Permutations (all elements are different): Suppose that \(n\) positions are to be filled with \(n\) distinct objects. There are \(n\) choices for the 1st position, \(n-1\) choices for the 2nd position, \(\cdots, 1\) choice for the last position. So by the multiplication principle, the number of possible arrangements are \[\underline{~~n~~}\times\underline{n-1}\times\underline{n-2}\times\cdots\times\underline{~~1~~}=n!\]
Example 1.2 Example: Consider the set \(\{1,2,3\}\). The possible numbers containing the 3 different digits in the set are: \(123\), \(132\), \(213\), \(231\), \(312\) and \(321\). Hence there are 3!=6 permutations.
Example 1.3 The number of permutations of the four-letters \(a,b,c,d =4!=24\)

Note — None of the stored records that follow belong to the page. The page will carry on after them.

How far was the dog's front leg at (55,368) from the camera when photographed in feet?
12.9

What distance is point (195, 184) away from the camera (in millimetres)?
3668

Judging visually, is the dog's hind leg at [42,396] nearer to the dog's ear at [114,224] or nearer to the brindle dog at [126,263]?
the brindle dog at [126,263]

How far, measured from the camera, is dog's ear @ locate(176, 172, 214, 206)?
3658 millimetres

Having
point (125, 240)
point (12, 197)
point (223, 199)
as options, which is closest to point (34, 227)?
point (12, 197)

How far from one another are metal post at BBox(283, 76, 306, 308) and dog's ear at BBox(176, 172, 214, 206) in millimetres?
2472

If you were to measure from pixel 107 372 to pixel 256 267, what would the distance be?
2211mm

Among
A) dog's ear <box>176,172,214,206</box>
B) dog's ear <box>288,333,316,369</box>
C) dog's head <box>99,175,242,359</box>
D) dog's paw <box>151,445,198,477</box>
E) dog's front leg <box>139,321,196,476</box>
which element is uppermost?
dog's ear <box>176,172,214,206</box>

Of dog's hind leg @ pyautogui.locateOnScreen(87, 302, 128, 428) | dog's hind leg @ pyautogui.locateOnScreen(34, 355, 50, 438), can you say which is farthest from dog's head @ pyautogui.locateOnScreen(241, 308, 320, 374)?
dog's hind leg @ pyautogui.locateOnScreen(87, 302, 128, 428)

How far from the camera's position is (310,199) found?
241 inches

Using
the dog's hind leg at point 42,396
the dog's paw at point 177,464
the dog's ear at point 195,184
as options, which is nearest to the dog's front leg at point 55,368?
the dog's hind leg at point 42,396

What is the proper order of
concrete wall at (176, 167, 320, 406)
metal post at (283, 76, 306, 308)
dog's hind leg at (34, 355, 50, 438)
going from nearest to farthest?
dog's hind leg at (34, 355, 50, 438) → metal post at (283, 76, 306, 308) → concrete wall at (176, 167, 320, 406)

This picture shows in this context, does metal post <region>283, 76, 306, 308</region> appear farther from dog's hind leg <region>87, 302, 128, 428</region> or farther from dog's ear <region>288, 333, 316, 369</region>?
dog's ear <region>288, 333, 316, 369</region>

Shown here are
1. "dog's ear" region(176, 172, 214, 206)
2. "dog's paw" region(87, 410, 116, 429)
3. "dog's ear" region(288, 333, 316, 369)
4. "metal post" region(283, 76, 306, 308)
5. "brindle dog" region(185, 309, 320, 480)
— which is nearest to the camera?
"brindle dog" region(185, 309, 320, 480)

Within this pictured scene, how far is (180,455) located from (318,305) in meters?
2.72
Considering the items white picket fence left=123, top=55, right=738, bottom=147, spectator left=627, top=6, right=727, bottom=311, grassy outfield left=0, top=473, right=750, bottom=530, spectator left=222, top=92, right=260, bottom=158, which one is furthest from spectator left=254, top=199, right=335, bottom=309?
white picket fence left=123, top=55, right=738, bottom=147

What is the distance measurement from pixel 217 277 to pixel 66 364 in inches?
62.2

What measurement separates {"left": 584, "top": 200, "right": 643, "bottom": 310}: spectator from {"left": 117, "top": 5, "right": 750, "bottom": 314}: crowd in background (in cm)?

Permutation of \(n\) distinct objects (ordered sampling is without replacement): This is \(n!\).
Filling \(r\) positions, having \(n\) objects:
Permutations Rule (when items are all different):
There are \(n\) different items available;
We select \(r\) of the \(n\) items (without replacement);
We consider rearrangements of the same items to be different sequences. For instance 123 is a different sequence from 132.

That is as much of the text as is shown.